Casualisation. The unions will have a bigger issue with that; and have.

http://rmt.live.rss-hosting.co.uk/Templates/Internal.asp?NodeID=174024&int1stParentNodeID=89732

Northern Rail management have run a cynical campaign throughout the balloting period attempting to bully staff through a series of attacks on RMT union officials and a barrage of totally false propaganda. Despite that RMT members have voted by almost 58% for action .

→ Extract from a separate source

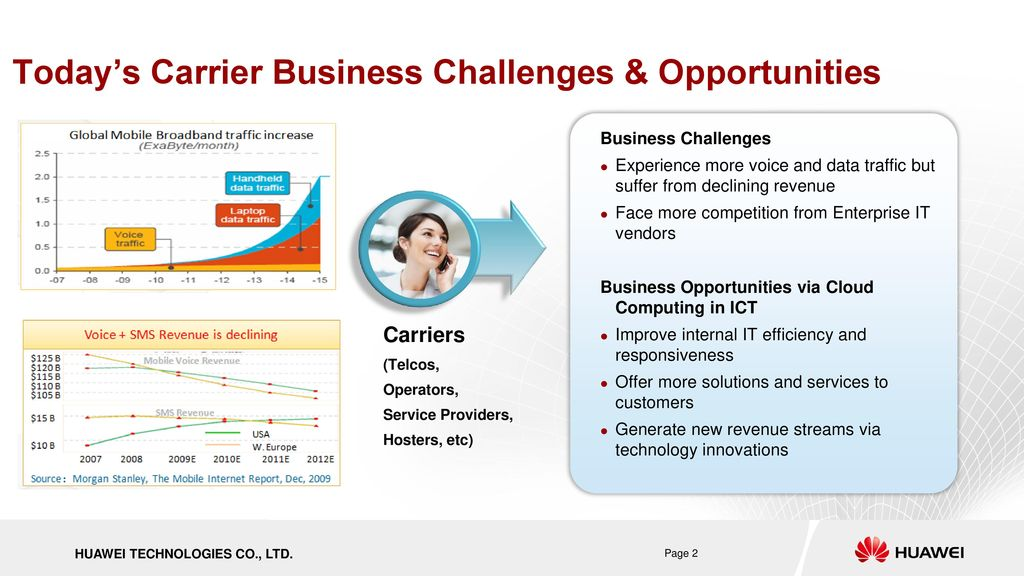 challenges in doing business globally in today s world Global challenges for humanity - excerpt from 2009 state of the future- also available 15 global challenges-spanish translation the 15 global challenges.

The result will now be considered by RMT’s executive

The dispute is over a growing move to casualise rail functions through the use of cheapskate agencies at the expense of permanent jobs and negotiated pay and working conditions. RMT has completely destroyed Northern Rails bogus claims that they are only “trialling” the use of casual staff when the fact is that over a period of time they have escalated the use of agency workers into core areas of their business with the sole objective of being able to undercut pay and conditions while opening up the opportunity to hire and fire at will.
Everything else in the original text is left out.